As I was going once more to the front desk, I saw three police officers in the hall speaking, all of them sipping coffee. I wondered what they were talking about, so got as close as I could without being obvious.
“Yeah,” one of them said to the others. “Well, the victim had some bruising on his body, and some cuts, like nothing I’ve ever seen, to be honest. Just a lot of cuts, but none of them were too deep. But there was one strange thing…”
“What?” another asked.
“One of his hands was burnt. His palm. Like he touched something hot. But there weren’t any other burns on his body.”
The officers noticed me, so I hurried away, making my way to the front desk.

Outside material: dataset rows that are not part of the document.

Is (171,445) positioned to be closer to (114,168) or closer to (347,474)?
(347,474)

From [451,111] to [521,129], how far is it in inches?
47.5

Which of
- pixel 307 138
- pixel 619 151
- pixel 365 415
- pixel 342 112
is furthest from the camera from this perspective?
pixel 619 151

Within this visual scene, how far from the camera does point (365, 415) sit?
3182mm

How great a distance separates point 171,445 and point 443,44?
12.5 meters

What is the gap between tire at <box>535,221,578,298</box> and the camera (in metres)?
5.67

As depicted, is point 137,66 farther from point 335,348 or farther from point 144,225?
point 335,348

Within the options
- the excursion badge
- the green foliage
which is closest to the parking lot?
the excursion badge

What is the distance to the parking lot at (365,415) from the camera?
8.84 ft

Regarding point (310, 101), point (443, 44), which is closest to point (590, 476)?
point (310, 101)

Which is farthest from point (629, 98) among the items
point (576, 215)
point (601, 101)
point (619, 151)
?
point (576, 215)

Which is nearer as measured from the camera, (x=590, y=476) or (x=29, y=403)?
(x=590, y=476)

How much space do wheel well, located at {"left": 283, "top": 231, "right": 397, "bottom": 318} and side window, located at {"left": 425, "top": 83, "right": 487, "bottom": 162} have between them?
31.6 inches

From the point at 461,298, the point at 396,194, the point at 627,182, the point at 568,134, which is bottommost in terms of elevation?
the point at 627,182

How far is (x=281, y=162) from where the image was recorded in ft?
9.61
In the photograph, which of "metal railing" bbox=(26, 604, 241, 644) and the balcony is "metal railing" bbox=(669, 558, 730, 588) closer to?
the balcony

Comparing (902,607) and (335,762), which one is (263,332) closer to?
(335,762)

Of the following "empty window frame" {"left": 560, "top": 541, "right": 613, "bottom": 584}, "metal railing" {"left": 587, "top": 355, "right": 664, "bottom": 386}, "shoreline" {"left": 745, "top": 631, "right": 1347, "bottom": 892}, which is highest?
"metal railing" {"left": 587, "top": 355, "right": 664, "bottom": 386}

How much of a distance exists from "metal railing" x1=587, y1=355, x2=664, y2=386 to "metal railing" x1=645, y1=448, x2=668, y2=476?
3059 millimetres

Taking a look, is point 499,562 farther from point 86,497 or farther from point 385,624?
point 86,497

When I identified myself, the concierge nodded. “I was just sending someone to find you. Your room is ready.” As he spoke, he reached down behind the counter and then slid a keycard in a paper sleeve across the desk.
“Room two thirty-one?” I asked. The number seemed familiar.
“It was poor Mr Wallace’s room,” the concierge said. He shook his head, as if he were just hearing the terrible news. “I’m sorry, but it’s all we have available.”
I couldn’t believe what I was hearing.
“It’s all you have available?” I said, setting the keycard down.
“Yes,” the man behind the counter said. “I would rather no one take that room, not for a while, but we have no choice. We’re such a popular destination, you see.”
“But you have so many rooms.”
“Which
have all been booked. I’m sorry, but a company today booked all the rooms, all except for Mr Wallace’s room. Asked for everything we had, except that one.”
That sounded hard to believe. “You’re kidding,” I said.
The concierge’s expression was solemn. “I’m sorry.”
“What company?”
“I’m sorry, but I can’t share that with you.”
“All right, but what about my old room?”
He frowned, and then smiled, showing a row of impeccably white teeth. “The one in which you found a dead body? The police have asked us to keep that room empty until they’ve finished with it. It is a crime scene, you realise.”
And his old room wasn’t? I sighed. Aloud I said, “Shouldn’t they need his room as well?”
The man behind the counter shrugged. “I asked them before moving you there. They said they’ve finished with that room.”
I sighed again, more loudly this time. I picked up the keycard once more. “Fine.”
“Please, take this,” the man said before I could turn away. He reached once more beneath the counter and withdrew a small slip of thick stock paper. It was a card of sorts, good for a free entrée in one of the hotel’s fancy restaurants. I forced myself to smile as I pocketed the card.
“Thanks so much,” I said.
While I waited for the lift doors to open, I pulled out my phone and called Cordelia.
“What’s going on?” Cordelia asked. The mountains wreaked havoc with my phone reception, and I had to strain to hear her clearly.
“I just got the key to my new room,” I said.
“Where is it?”
“The dead guy’s old room.”
Cordelia laughed. “That sounds like your luck!”
“Tell me about it,” I said, as the lift doors opened once more. I stepped into the hall, and turned towards my new room. “What are you doing?”
“People-watching,” Cordelia said. “Well, listening, out on the grounds, seeing if anyone is mentioning anything strange. Really, most people are talking about the body of course. Everybody now knows that it was Lucas Wallace.”